The conformational properties of foldamers generated from αγ hybrid peptide sequences have been probed in the model sequence Boc-Aib-Gpn-Aib-Gpn-NHMe. The choice of α-aminoisobutyryl (Aib) and gabapentin (Gpn) residues greatly restricts sterically accessible conformational space. This model sequence was anticipated to be a short segment of the αγ C₁₂ helix, stabilized by three successive 4→1 hydrogen bonds, corresponding to a backbone-expanded analogue of the α polypeptide 3₁₀-helix. Unexpectedly, three distinct crystalline polymorphs were characterized in the solid state by X-ray diffraction. In one form, two successive C₁₂ hydrogen bonds were obtained at the N-terminus, while a novel C₁₇ hydrogen-bonded γαγ turn was observed at the C-terminus. In the other two polymorphs, isolated C₉ and C₇ hydrogen-bonded turns were observed at Gpn (2) and Gpn (4).
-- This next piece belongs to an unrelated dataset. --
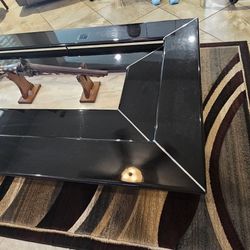 Paolo Piva Mid Century Modern Table Travertine Marble Base By Paolo Piva Quadro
Isolated C₁₂ and C₉ turns were also crystallographically established in the peptides Boc-Aib-Gpn-Aib-OMe and Boc-Gpn-Aib-NHMe, respectively. Selective line broadening of NH resonances and the observation of medium range NH(i) ↔NH(i+2) NOEs established the presence of conformational heterogeneity for the tetrapeptide in CDCl₃ solution. The NMR results are consistent with the limited population of the continuous C₁₂ helix conformation. Lengthening of the (αγ)_n sequences in the nonapeptides Boc-Aib-Gpn-Aib-Gpn-Aib-Gpn-Aib-Gpn-Xxx (Xxx = Aib, Leu) resulted in the observation of all of the sequential NOEs characteristic of an αγ C₁₂ helix. These results establish that conformational fragility is manifested in short hybrid αγ sequences despite the choice of conformationally constrained residues, while stable helices are formed on chain extension.